浮き立つ心と裏腹にストレスもたまります。
そんな季節の心身の健康を支えてくれる、
「海藻と貝」を見つめてみました。

江戸の昔から大人気
 冷たかった冬の海が春の陽射しにぬるむ頃、海藻と貝が旬を迎えます。周りを海に囲まれたわが国では古代から海藻と貝が豊富にとれ(※1)、貴重な栄養源となっていました。奈良・平安時代にはこれらを租税として納めていた記録があり、『万葉集』にも海藻や貝を詠んだ歌が残っています。もっとも当時は貴族しか食べられない高価な食べ物(※2)でした。
 海藻と貝が庶民の口に入るようになったのは江戸時代から。各藩が漁業をはじめ、
産業奨励に力を入れたことで、海苔やワカメ、ハマグリ、アサリといった幸が広く一般に出回るようになりました。
 当時の料理本、『料理物語』や『江戸料理集』にも海藻と貝は人気食材として登場します。たとえばワカメの吸物や味噌汁、醤油味の酢の物、ホタテの焼き物ほか、現代でもおなじみの料理が数多く紹介されています。貝を酒で煎って塩で味付けし、煮たヒジキと合わせる料理等、海藻と貝の相性の良さ(※3)もすでに説かれていて、大変興味深いものがあります。
心と体に効く驚きの力
 海で育まれる海藻と貝には海水の中のさまざまなミネラル分がたっぷりと含まれています。ミネラルがもたらす「健康パワー」と「味の良さ」を古人は経験として感じ取り、時を超えて語り継いできたのです。中でも「カルシウム」は両者に共通して蓄えられるミネラルです。カルシウムといえば、骨を形作る栄養素と思いがちですが、それだけではありません。実は「精神の安定」にも深く関係し、不安やいらだち、怒りといったマイナスの感情を鎮めてくれるのです。
 折しも春は人事異動や新入学、転居等、新生活が始まる季節。環境の変化によるストレスで精神が不安定になり、ひいては体調不良に陥る人も少なくありません。海藻と貝は、そんなストレスをやわらげて元気を保つ、まさに「癒しの恵み」なのです。
 また最近は諸々の生活習慣病を予防する健康成分、海藻の「フコイダン」や貝の「タウリン」にも注目が集まっています。健康面が何かと心配なこの時期。海藻と貝で丈夫な体を作りましょう。

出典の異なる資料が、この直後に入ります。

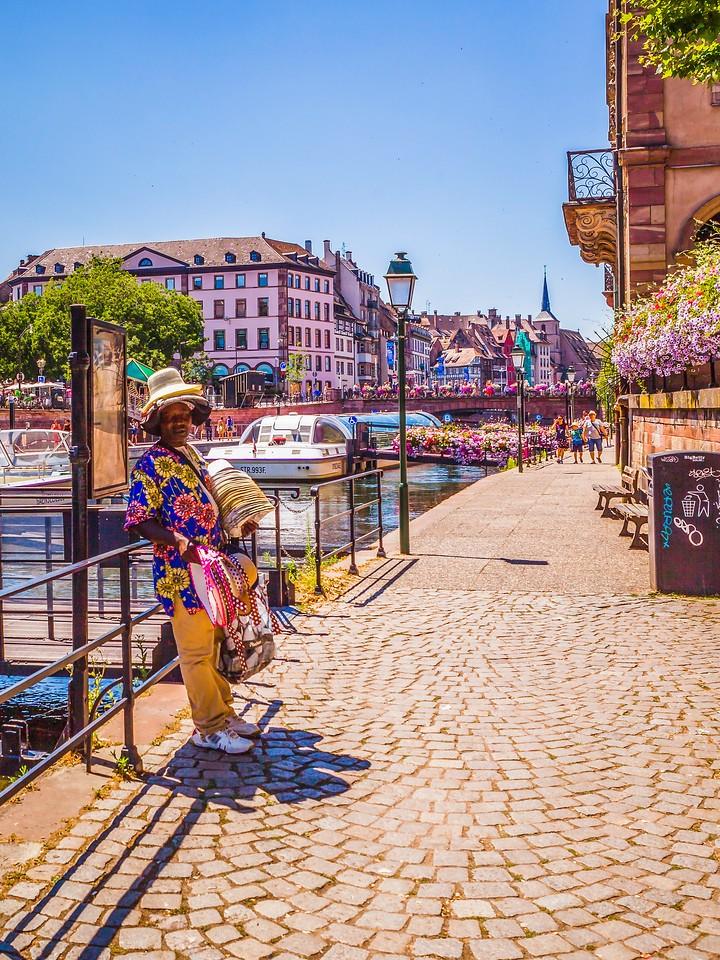 法国斯特拉斯堡(Strasbourg),街上的人气_图1-3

(※1)海藻と貝が豊富にとれ:海藻は日本近海に約1,200種が生育。うち食用は、一般市場には出回らず採取地で消費されるものも含めると約100種あります。貝は約5,000種が生息し、うち50種ほどが食用とされています。

(※2)食べ物:奈良・平安時代、海藻はゆでて酢と和えたり、汁に入れて食べていたと思われます。貝は生食をはじめ、焼き物や蒸し物、くんせい、干し物にして食べていたようです。

(※3)相性の良さ:「ワカメとアサリ、赤貝の酢味噌和え」「「アワビの刺身と生の海藻」等が美味しい取り合わせとして紹介されています。

ストレスを緩和する癒しの力
 国民栄養調査からもわかるとおり、現代は10人中7〜8人が、何らかのストレスを感じている時代です。原因はさまざまですが、春先の「環境変化」は精神に負担を強いる要因の一つです。ストレスによるイライラや不安が積み重なると、体調もだんだんと悪化。呼吸困難や脱毛、肥満、高血圧、動脈硬化、胃病、頭痛、耳鳴り、めまい等を招きやすくなります。
 ストレス緩和には前述のカルシウムが有効ですが、日本人の平均摂取量は必要量(1日)の600mgに対し546mg。栄養成分の中で最も不足しています。海藻と貝をしっかり食べてストレスを吹き飛ばしましょう。
同調査ではストレスを感じている時「食事量が変わる/女55.7・男34.7%」「太る/女15.8・男6.2%」「痩せる/女12.5・男10.2%」との結果も。ストレスが生活リズムを崩し健康に悪影響を与えることがわかっています。
ストレス緩和力を一層アップ
 カルシウムを体内に効率良く取り込むには「吸収促進剤となるビタミンD」を一緒に摂ることが肝心です。ビタミンDは鮭・カレイ・マグロ・鯖・ウナギ等の魚類に多く含まれます。またビタミンC食材(ピーマン・ホウレン草・ブロッコリー・イチゴ他)もストレスに効果的。これらをまんべんなく食べると緩和力が倍増します。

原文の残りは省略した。